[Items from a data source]
==*==
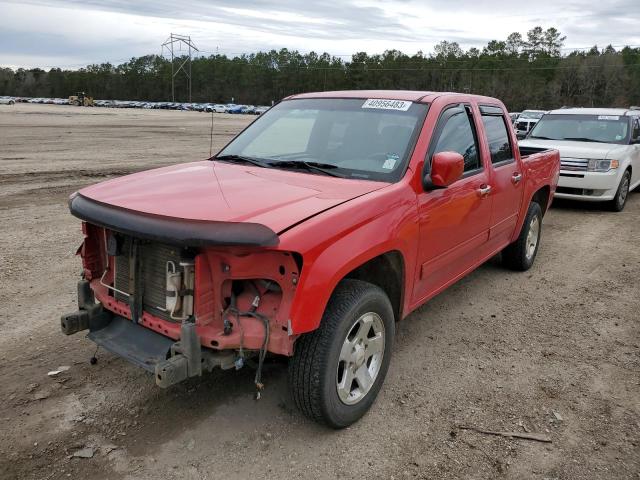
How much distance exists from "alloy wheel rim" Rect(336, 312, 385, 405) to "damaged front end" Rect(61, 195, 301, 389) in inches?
19.2

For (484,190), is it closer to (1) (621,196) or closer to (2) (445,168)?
(2) (445,168)

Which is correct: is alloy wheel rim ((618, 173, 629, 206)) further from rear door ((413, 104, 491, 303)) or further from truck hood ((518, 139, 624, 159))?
rear door ((413, 104, 491, 303))

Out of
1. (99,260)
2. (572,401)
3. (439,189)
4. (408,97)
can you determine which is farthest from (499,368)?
(99,260)

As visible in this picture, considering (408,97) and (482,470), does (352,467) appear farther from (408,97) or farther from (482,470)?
(408,97)

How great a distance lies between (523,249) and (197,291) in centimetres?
432

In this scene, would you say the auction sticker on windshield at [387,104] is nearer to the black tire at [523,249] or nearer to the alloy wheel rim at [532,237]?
the black tire at [523,249]

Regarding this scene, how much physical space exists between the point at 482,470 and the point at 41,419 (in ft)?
8.24

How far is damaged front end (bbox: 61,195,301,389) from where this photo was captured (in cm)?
264

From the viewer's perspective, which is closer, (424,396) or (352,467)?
(352,467)

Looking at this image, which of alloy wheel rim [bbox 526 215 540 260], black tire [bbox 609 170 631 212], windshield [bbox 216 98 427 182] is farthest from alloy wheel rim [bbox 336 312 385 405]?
==*==
» **Short task**:
Reproduce every one of the lines above word for word, without the pictures.

» **Answer to the task**:
How much distance exists from "alloy wheel rim" Rect(336, 312, 385, 405) to "damaged front end" Rect(61, 195, 301, 389) in inches?
19.2

For (484,190), is it closer to (1) (621,196) or closer to (2) (445,168)?
(2) (445,168)

Which is correct: is alloy wheel rim ((618, 173, 629, 206)) further from rear door ((413, 104, 491, 303)) or further from truck hood ((518, 139, 624, 159))?
rear door ((413, 104, 491, 303))

Out of
1. (99,260)
2. (572,401)
3. (439,189)
4. (408,97)
can you determine which is farthest from (499,368)?
(99,260)

As visible in this picture, considering (408,97) and (482,470), does (352,467) appear farther from (408,97) or farther from (482,470)?
(408,97)

How great a distance lies between (523,249) and (197,291) in centimetres?
432

In this scene, would you say the auction sticker on windshield at [387,104] is nearer to the black tire at [523,249] or nearer to the alloy wheel rim at [532,237]?
the black tire at [523,249]

Regarding this scene, how much physical space exists between the point at 482,470 and the point at 41,419 (in ft)?
8.24

How far is damaged front end (bbox: 61,195,301,389) from where this photo was captured (in cm)?
264

From the viewer's perspective, which is closer, (424,396) or (352,467)?
(352,467)

Looking at this image, which of alloy wheel rim [bbox 526 215 540 260], black tire [bbox 609 170 631 212], windshield [bbox 216 98 427 182] is farthest from alloy wheel rim [bbox 336 312 385 405]?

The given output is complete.